Cutting Edge: TCR Ligation Triggers Digital Activation of NF-κB

• Published in: The Journal of immunology (1950) Vol. 185; no. 8; pp. 4520 - 4524
• Main Authors: Kingeter, Lara M, Paul, Suman, Maynard, Sean K, Cartwright, Natalia G, Schaefer, Brian C
• Format: Journal Article
• Language: English
• Published: 15.10.2010
• ISSN: 0022-1767; 1550-6606
• DOI: 10.4049/jimmunol.1001051

TCR-mediated activation of the transcription factor NF-κB is required for T cell proliferation, survival, and effector differentiation.

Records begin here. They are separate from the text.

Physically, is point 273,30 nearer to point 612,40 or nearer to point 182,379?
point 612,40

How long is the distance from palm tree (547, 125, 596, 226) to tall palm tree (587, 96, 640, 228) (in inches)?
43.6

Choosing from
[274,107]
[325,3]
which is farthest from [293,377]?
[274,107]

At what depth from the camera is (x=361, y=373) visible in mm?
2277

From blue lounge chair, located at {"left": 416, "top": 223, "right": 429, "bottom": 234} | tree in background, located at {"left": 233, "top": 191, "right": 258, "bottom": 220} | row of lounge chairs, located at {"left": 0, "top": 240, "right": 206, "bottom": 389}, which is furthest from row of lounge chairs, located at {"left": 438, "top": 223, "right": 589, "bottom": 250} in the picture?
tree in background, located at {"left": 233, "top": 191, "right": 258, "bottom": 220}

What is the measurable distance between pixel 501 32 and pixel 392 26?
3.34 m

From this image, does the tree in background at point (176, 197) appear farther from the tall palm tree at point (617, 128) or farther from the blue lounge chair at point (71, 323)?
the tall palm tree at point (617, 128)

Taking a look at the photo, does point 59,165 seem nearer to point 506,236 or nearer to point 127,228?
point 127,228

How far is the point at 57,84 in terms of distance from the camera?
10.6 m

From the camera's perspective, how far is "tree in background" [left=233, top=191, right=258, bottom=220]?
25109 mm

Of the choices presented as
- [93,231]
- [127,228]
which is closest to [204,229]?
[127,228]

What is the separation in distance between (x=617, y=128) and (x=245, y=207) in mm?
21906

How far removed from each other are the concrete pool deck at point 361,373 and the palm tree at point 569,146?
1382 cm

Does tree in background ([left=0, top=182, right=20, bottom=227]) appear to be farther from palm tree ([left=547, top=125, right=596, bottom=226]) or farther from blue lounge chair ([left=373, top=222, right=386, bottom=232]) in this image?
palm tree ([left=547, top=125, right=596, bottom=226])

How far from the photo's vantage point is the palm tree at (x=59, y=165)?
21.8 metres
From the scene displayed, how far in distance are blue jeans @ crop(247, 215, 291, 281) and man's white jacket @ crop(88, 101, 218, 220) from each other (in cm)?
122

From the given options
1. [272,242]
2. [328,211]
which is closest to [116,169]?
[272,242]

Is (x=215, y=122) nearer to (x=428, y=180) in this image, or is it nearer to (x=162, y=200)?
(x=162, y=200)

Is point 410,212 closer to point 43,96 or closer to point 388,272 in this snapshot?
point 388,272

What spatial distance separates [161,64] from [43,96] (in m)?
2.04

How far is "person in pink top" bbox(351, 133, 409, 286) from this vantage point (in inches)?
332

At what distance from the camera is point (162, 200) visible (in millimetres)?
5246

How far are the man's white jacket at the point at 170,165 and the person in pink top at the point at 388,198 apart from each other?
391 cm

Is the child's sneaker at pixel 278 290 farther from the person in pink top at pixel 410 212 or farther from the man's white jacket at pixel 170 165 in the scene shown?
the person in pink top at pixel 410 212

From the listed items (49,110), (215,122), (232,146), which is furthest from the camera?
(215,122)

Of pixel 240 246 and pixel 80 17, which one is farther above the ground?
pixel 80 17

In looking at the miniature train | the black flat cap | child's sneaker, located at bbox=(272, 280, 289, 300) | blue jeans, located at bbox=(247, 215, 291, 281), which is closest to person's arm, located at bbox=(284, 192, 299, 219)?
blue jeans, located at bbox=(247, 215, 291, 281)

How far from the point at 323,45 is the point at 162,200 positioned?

Although this pathway is the subject of intense study, it is not known whether TCR signaling to NF-κB is digital (switch-like) or analog in nature. Through analysis of the phosphorylation and degradation of IκBα and the nuclear translocation and phosphorylation of the NF-κB subunit RelA, we show that TCR-directed NF-κB activation is digital. Furthermore, digitization occurs well upstream of the IκB kinase complex, as protein kinase C θ translocation to the immunologic synapse and activation-associated aggregation of Bcl10 and Malt1 also demonstrate both digital behavior and high correlation with RelA nuclear translocation. Thus, similar to the TCR-to-MAPK signaling cascade, analog Ag inputs are converted to digital activation outputs to NF-κB at an early step downstream of TCR ligation.